Developer Hopes To Put Free Public Gallery, Artist Studios And Apartments In Former UArts Buildings
The lead bidder for two adjoining former University of the Arts buildings wants to turn them into a mixed-use space with a gallery, a café and apartments.
Dwight City Group placed a $12M bid on Hamilton Hall, a stately building with iconic Doric columns at 320 S. Broad St. and the former dormitories in the attached Furness Hall.
“Our goal is to create a live, work, play environment with an artisan component to it,” Dwight City Group CEO Judah Angster told The Philadelphia Inquirer.
The gallery in the front lobby of Hamilton Hall would feature work by local artists. It would be free and open to the public. A café and artist studios are set for the building’s atrium.
Angster wants to convert the old dorms into “affordable luxury” units, he told the Inquirer.
Dwight City's winning bid came after the Pennsylvania Attorney General’s Office objected to the sale of the Arts Bank, another former UArts property, to the developer Quadro Bay LLC earlier this year.

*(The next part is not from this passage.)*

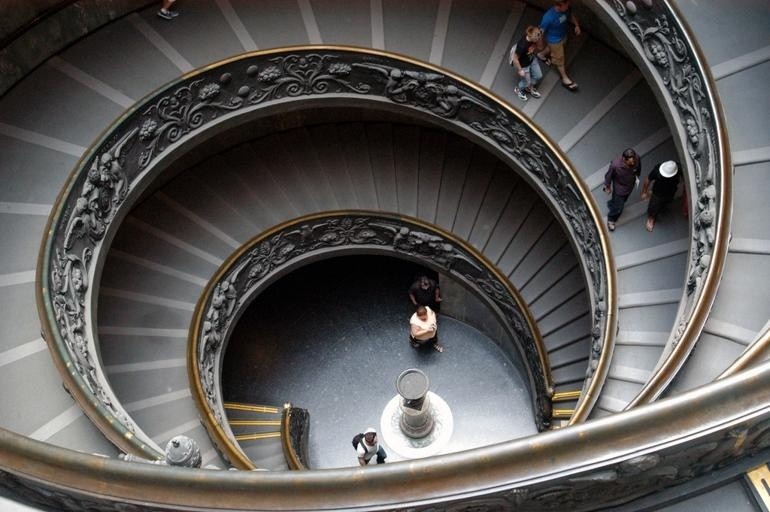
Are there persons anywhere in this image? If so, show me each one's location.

The attorney general’s office unsuccessfully argued that the property should go to the Lantern Theater Co., which submitted a slightly lower bid, due to the terms of a grant UArts received to renovate the building from the William Penn Foundation in the 1990s.
Dwight City Group is also facing some competition. Scout, a real estate company known for redeveloping the Bok Building in South Philadelphia, plans to challenge the bid and force a public auction.
Scout Managing Partner Lindsey Scannapieco had hoped to put artist workspaces in Hamilton and subsidized apartments for creative professionals in Furness, the Inquirer reported.
Scout also placed a $12M bid, but it wasn't accepted because the company wasn’t able to offer cash for the properties as Dwight City Group did.
Angster said he is also considering offering subsidized apartments for artists in the space.
A bankruptcy court in Wilmington is also auctioning off nine former UArts properties. The listings are being handled by JLL, which estimated the portfolio would fetch a collective $87M.
Three of those properties have already been purchased, Axios reported.
Temple University bought Terra Hall at 211 S. Broad St. for $18M, the Curtis Institute of Music got the Art Alliance Building at 251 S. 18th St. for $7.6M, and Quadro Bay LLC purchased the Arts Bank Building at 601 S. Broad St. for $2.7M.